UVA SDS thrives explicitly on interdisciplinary research. SDS brings together insights from specific domains like genomics, medicine, cybersecurity, environmental science, etc. with ethics, law, and even the humanities, all unified under a data science umbrella. Faculty collaborate beyond departmental boundaries, creating an environment where complex societal and scientific questions can be tackled by diverse, collaborative teams rather than isolated individuals. This is exactly the environment I want to be in, one that thrives on diverse ideas and interconnected problems rather than isolated specialization.
Beyond research, SDS is deeply committed to training a new kind of workforce, with B.S., M.S., and Ph.D. programs in Data Science. The PhD program is particularly exciting as it provides a comprehensive curriculum that extends beyond analytics covering design, systems, and values, so that graduates are technically talented, expert analysts, competent theorists, and engaged, collaborative scientists. When I was previously on UVA's faculty, teaching was one of the most rewarding parts of my job. I'm excited to jump back into data science education (but admittedly a little intimidated by the new challenges in education in the post-ChatGPT era).

As assistant dean of research I'll have an administrative role in working with faculty to help them fund their research in an increasingly hostile funding environment. Bringing back an an animal from extinction was hard4 but getting funding for research from NIH and NSF right now is probably even harder. Over the years since leaving academia I've focused on getting funding from other sources like DOD, DARPA, and other private funding sources. I think academic researchers will need to be a bit more entrepreneurial over the next few years (a recent UVA SDS Data Points Podcast guest agrees, as does the SDS Dean). I'm looking forward to working with faculty to meet this challenge at this moment.
Ultimately, choosing UVA’s SDS wasn’t just about career progression. It was about joining an intellectually diverse community committed to exploring the full potential of data science to solve urgent, real-world problems. The path ahead feels incredibly challenging but profoundly meaningful and exciting, and I’m eager to join colleagues old and new at UVA and see where this next chapter leads.

I recently published this essay on moving from academia to industry. I’ll write another one soon on moving from industry back to academia (which is much more difficult and less common!).

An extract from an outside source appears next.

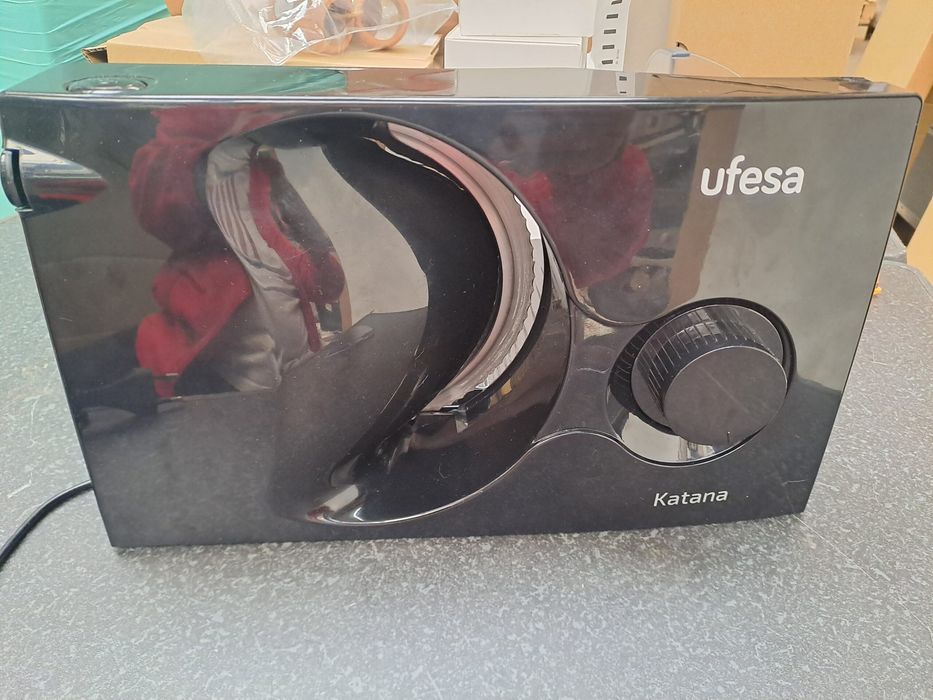 Składana krajalnica do chleba UFESA Katana CF0918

I stole this turn of phrase from a friend and colleague Alexander Titus. Go read his newsletter, The Connected Ideas Project.
SDS’s “Story of Us” digital exhibition (https://story.datascience.virginia.edu) chronicles the history of SDS from its early beginnings to its current form. It’s a good read, but if you don’t have time, the podcast version is shorter.
Let's not argue about the definition of a “species” here. My former boss and Colossal chief scientist has been over this before.
Congratulations, you will be terrific there, please don't give up blogging/posting...
looking forward to working with you!